Tribune. L’arrivée le 8 mai d’Asia Bibi au Canada marque le dénouement d’une affaire qui durait depuis dix ans, et qui témoigne du retour de la question du blasphème dans nos sociétés contemporaines. En 2009, cette villageoise chrétienne se dispute avec des femmes musulmanes qui lui reprochent d’avoir souillé l’eau réservée aux musulmans. Asia Bibi est accusée d’avoir alors insulté le prophète Muhammad. Condamnée à mort, elle sera acquittée huit ans plus tard.
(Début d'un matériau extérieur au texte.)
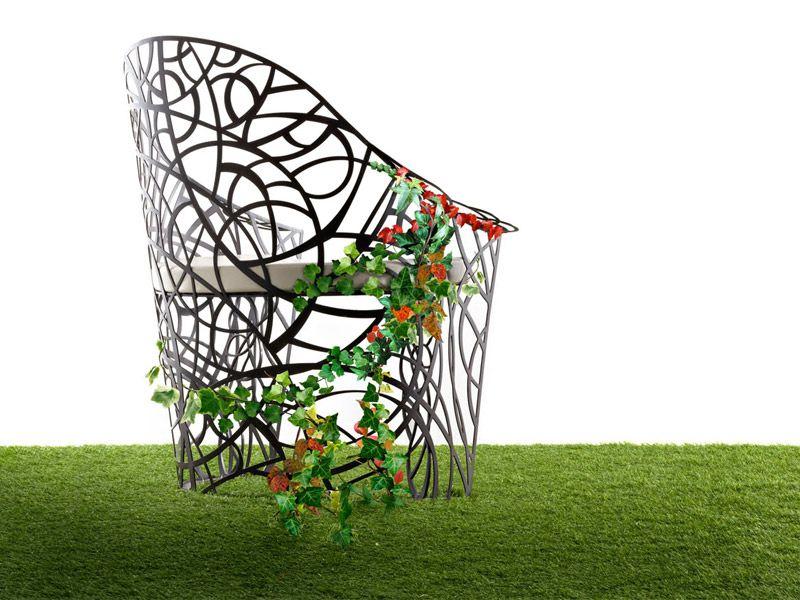 Красивый стул с элементами декора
Au Pakistan, l’affaire a suscité des manifestations de masse pour exiger son exécution. Cette susceptibilité pakistanaise à l’égard du blasphème trouve ses origines au XIXe iècle avec l’introduction par les Britanniques d’un code pénal pour l’Inde coloniale. Pour la première fois les « sentiments religieux » faisaient l’objet d’une protection juridique, et ce en termes laïcs, au même titre que la diffamation.
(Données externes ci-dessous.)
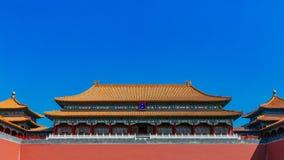 Portone meridiano della Città proibita, sotto cielo blu, a Pechino, la Cina fotografie stock libere da diritti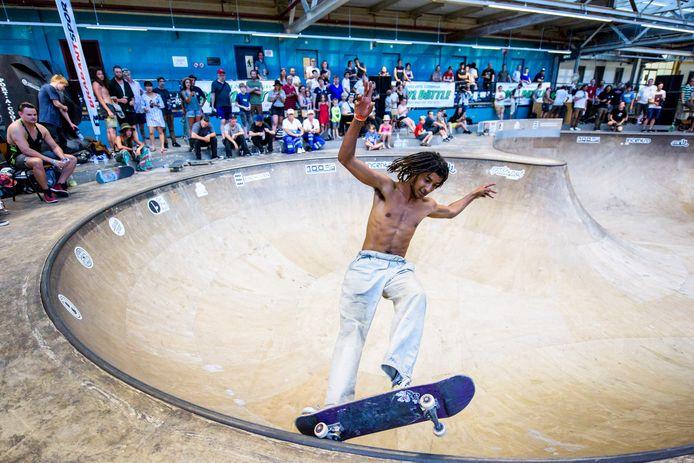 Een skateboarder tijdens Emoves.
Un témoignage d’amour envers le Prophète

Intégrées au droit indien et pakistanais en 1947, ces dispositions ont eu pour effet d’inciter à la manifestation des sensibilités religieuses blessées. L’Asie du Sud fournit donc un précédent à la « laïcisation » du blasphème en cours dans les sociétés européennes, où l’offense au divin est remplacée par celle de discrimination ou d’incitation à la haine fondée sur les croyances religieuses.

Au Pakistan, ces dispositions furent renforcées dans les années 1980 afin que soient également protégés le Coran et le prophète Muhammad. Depuis lors, accusations de blasphème et lynchages sont choses courantes. Brandies de toutes parts, ces lois sont devenues une arme dans les règlements de compte personnels, et une sorte de totem national.
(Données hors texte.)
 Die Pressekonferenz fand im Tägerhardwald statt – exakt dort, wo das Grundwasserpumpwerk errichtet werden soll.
Les manifestations antiblasphème qui secouent régulièrement le pays témoignent d’une angoisse obsidionale propre au Pakistan et à son positionnement géopolitique. Nombre de Pakistanais sont convaincus qu’un complot étranger vise à éroder le caractère supposément islamique du pays. Manifester contre les blasphémateurs est vécu comme un témoignage d’amour envers le Prophète, et comme un acte de patriotisme. A contrario, blasphémer est une trahison religieuse mais aussi citoyenne, le déni du choix du Pakistan de se placer sous le signe d’Allah.

L’essor des nouveaux médias exacerbe le sentiment de dépossession. Les émeutes au Pakistan suscitées par les caricatures danoises puis par celle de Charlie Hebdo ne portaient pas tant sur l’interdit supposé de représenter le Prophète en islam que sur la circulation illimitée de l’outrage. Ce qui pose un problème, c’est l’impossibilité, à l’ère numérique, de contrôler les représentations publiques d’une religion dont ils se sentent dépositaires.